▶ [Available data]

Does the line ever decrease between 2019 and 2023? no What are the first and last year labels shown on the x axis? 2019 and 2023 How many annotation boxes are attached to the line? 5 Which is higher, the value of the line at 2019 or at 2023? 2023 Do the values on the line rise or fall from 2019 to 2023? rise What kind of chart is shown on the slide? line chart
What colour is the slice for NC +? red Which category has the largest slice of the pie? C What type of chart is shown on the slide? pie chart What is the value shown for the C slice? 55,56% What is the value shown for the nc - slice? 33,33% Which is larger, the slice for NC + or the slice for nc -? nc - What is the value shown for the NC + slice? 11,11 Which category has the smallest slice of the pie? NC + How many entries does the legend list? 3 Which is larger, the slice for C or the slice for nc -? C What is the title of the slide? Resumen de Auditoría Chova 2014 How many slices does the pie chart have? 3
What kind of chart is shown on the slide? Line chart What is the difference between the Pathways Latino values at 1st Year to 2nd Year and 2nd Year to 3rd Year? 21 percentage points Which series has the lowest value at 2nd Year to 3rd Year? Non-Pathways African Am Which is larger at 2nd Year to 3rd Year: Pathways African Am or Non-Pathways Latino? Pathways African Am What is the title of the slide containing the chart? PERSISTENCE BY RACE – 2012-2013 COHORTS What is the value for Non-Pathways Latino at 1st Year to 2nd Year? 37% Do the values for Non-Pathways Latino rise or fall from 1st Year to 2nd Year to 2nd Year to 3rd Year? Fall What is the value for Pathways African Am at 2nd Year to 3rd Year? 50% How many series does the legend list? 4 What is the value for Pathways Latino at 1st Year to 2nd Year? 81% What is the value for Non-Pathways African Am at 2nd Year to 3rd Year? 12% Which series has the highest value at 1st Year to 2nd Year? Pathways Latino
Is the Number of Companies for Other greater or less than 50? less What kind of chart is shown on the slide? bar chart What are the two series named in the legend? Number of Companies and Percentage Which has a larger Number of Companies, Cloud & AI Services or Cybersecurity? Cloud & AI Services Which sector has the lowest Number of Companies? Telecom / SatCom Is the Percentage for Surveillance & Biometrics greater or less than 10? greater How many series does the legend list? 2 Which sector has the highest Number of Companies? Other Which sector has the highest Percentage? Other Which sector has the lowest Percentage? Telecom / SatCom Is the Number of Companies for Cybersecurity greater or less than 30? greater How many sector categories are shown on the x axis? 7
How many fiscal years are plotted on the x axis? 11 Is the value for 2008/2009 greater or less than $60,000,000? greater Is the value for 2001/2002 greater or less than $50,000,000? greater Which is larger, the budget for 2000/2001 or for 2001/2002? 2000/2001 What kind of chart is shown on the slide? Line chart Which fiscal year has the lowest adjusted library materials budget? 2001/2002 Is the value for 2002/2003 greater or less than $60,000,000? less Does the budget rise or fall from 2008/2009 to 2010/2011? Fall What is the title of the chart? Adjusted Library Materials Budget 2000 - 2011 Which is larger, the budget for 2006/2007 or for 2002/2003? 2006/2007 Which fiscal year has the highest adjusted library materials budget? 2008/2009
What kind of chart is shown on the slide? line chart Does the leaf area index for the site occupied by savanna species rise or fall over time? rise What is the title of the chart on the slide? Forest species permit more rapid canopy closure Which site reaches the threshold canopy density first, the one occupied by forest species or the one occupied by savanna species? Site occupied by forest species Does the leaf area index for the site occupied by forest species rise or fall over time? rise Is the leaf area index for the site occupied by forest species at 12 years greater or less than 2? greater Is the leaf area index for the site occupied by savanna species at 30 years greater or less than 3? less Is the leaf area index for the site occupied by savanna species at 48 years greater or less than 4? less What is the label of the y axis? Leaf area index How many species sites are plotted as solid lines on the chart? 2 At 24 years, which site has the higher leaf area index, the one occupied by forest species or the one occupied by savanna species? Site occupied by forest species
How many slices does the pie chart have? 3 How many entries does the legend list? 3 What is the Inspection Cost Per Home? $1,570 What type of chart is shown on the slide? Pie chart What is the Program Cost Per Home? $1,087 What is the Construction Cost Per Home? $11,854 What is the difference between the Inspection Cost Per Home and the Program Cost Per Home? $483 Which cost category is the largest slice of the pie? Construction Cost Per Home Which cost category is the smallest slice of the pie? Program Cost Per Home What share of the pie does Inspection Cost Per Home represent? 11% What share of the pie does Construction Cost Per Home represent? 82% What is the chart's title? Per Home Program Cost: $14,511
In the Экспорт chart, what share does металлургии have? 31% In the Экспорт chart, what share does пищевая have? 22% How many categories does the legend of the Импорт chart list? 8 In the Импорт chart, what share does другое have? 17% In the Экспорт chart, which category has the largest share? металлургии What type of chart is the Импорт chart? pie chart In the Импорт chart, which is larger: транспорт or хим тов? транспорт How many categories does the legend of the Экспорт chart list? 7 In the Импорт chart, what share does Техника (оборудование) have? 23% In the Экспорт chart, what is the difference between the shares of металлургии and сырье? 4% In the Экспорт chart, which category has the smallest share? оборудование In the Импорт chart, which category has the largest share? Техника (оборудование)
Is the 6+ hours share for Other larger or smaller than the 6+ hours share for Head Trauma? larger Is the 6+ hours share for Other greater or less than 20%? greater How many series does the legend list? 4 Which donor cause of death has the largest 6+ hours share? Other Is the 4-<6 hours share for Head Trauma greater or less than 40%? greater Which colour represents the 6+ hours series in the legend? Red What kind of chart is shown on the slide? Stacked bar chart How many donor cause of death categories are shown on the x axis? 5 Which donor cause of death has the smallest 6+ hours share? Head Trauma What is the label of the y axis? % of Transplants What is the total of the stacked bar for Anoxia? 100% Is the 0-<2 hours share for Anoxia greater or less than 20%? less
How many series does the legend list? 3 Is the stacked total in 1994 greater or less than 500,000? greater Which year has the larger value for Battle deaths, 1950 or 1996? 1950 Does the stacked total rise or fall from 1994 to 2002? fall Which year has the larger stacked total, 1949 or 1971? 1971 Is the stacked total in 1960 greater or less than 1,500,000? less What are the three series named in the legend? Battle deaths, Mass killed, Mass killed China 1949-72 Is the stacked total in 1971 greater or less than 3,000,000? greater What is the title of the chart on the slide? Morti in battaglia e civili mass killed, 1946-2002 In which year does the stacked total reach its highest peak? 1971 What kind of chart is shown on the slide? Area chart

▶ [Work order]
Copy the listing above in full, swapping every "legend" for "key" and leaving everything else unchanged.

▶ [Answer space]
Does the line ever decrease between 2019 and 2023? no What are the first and last year labels shown on the x axis? 2019 and 2023 How many annotation boxes are attached to the line? 5 Which is higher, the value of the line at 2019 or at 2023? 2023 Do the values on the line rise or fall from 2019 to 2023? rise What kind of chart is shown on the slide? line chart
What colour is the slice for NC +? red Which category has the largest slice of the pie? C What type of chart is shown on the slide? pie chart What is the value shown for the C slice? 55,56% What is the value shown for the nc - slice? 33,33% Which is larger, the slice for NC + or the slice for nc -? nc - What is the value shown for the NC + slice? 11,11 Which category has the smallest slice of the pie? NC + How many entries does the key list? 3 Which is larger, the slice for C or the slice for nc -? C What is the title of the slide? Resumen de Auditoría Chova 2014 How many slices does the pie chart have? 3
What kind of chart is shown on the slide? Line chart What is the difference between the Pathways Latino values at 1st Year to 2nd Year and 2nd Year to 3rd Year? 21 percentage points Which series has the lowest value at 2nd Year to 3rd Year? Non-Pathways African Am Which is larger at 2nd Year to 3rd Year: Pathways African Am or Non-Pathways Latino? Pathways African Am What is the title of the slide containing the chart? PERSISTENCE BY RACE – 2012-2013 COHORTS What is the value for Non-Pathways Latino at 1st Year to 2nd Year? 37% Do the values for Non-Pathways Latino rise or fall from 1st Year to 2nd Year to 2nd Year to 3rd Year? Fall What is the value for Pathways African Am at 2nd Year to 3rd Year? 50% How many series does the key list? 4 What is the value for Pathways Latino at 1st Year to 2nd Year? 81% What is the value for Non-Pathways African Am at 2nd Year to 3rd Year? 12% Which series has the highest value at 1st Year to 2nd Year? Pathways Latino
Is the Number of Companies for Other greater or less than 50? less What kind of chart is shown on the slide? bar chart What are the two series named in the key? Number of Companies and Percentage Which has a larger Number of Companies, Cloud & AI Services or Cybersecurity? Cloud & AI Services Which sector has the lowest Number of Companies? Telecom / SatCom Is the Percentage for Surveillance & Biometrics greater or less than 10? greater How many series does the key list? 2 Which sector has the highest Number of Companies? Other Which sector has the highest Percentage? Other Which sector has the lowest Percentage? Telecom / SatCom Is the Number of Companies for Cybersecurity greater or less than 30? greater How many sector categories are shown on the x axis? 7
How many fiscal years are plotted on the x axis? 11 Is the value for 2008/2009 greater or less than $60,000,000? greater Is the value for 2001/2002 greater or less than $50,000,000? greater Which is larger, the budget for 2000/2001 or for 2001/2002? 2000/2001 What kind of chart is shown on the slide? Line chart Which fiscal year has the lowest adjusted library materials budget? 2001/2002 Is the value for 2002/2003 greater or less than $60,000,000? less Does the budget rise or fall from 2008/2009 to 2010/2011? Fall What is the title of the chart? Adjusted Library Materials Budget 2000 - 2011 Which is larger, the budget for 2006/2007 or for 2002/2003? 2006/2007 Which fiscal year has the highest adjusted library materials budget? 2008/2009
What kind of chart is shown on the slide? line chart Does the leaf area index for the site occupied by savanna species rise or fall over time? rise What is the title of the chart on the slide? Forest species permit more rapid canopy closure Which site reaches the threshold canopy density first, the one occupied by forest species or the one occupied by savanna species? Site occupied by forest species Does the leaf area index for the site occupied by forest species rise or fall over time? rise Is the leaf area index for the site occupied by forest species at 12 years greater or less than 2? greater Is the leaf area index for the site occupied by savanna species at 30 years greater or less than 3? less Is the leaf area index for the site occupied by savanna species at 48 years greater or less than 4? less What is the label of the y axis? Leaf area index How many species sites are plotted as solid lines on the chart? 2 At 24 years, which site has the higher leaf area index, the one occupied by forest species or the one occupied by savanna species? Site occupied by forest species
How many slices does the pie chart have? 3 How many entries does the key list? 3 What is the Inspection Cost Per Home? $1,570 What type of chart is shown on the slide? Pie chart What is the Program Cost Per Home? $1,087 What is the Construction Cost Per Home? $11,854 What is the difference between the Inspection Cost Per Home and the Program Cost Per Home? $483 Which cost category is the largest slice of the pie? Construction Cost Per Home Which cost category is the smallest slice of the pie? Program Cost Per Home What share of the pie does Inspection Cost Per Home represent? 11% What share of the pie does Construction Cost Per Home represent? 82% What is the chart's title? Per Home Program Cost: $14,511
In the Экспорт chart, what share does металлургии have? 31% In the Экспорт chart, what share does пищевая have? 22% How many categories does the key of the Импорт chart list? 8 In the Импорт chart, what share does другое have? 17% In the Экспорт chart, which category has the largest share? металлургии What type of chart is the Импорт chart? pie chart In the Импорт chart, which is larger: транспорт or хим тов? транспорт How many categories does the key of the Экспорт chart list? 7 In the Импорт chart, what share does Техника (оборудование) have? 23% In the Экспорт chart, what is the difference between the shares of металлургии and сырье? 4% In the Экспорт chart, which category has the smallest share? оборудование In the Импорт chart, which category has the largest share? Техника (оборудование)
Is the 6+ hours share for Other larger or smaller than the 6+ hours share for Head Trauma? larger Is the 6+ hours share for Other greater or less than 20%? greater How many series does the key list? 4 Which donor cause of death has the largest 6+ hours share? Other Is the 4-<6 hours share for Head Trauma greater or less than 40%? greater Which colour represents the 6+ hours series in the key? Red What kind of chart is shown on the slide? Stacked bar chart How many donor cause of death categories are shown on the x axis? 5 Which donor cause of death has the smallest 6+ hours share? Head Trauma What is the label of the y axis? % of Transplants What is the total of the stacked bar for Anoxia? 100% Is the 0-<2 hours share for Anoxia greater or less than 20%? less
How many series does the key list? 3 Is the stacked total in 1994 greater or less than 500,000? greater Which year has the larger value for Battle deaths, 1950 or 1996? 1950 Does the stacked total rise or fall from 1994 to 2002? fall Which year has the larger stacked total, 1949 or 1971? 1971 Is the stacked total in 1960 greater or less than 1,500,000? less What are the three series named in the key? Battle deaths, Mass killed, Mass killed China 1949-72 Is the stacked total in 1971 greater or less than 3,000,000? greater What is the title of the chart on the slide? Morti in battaglia e civili mass killed, 1946-2002 In which year does the stacked total reach its highest peak? 1971 What kind of chart is shown on the slide? Area chart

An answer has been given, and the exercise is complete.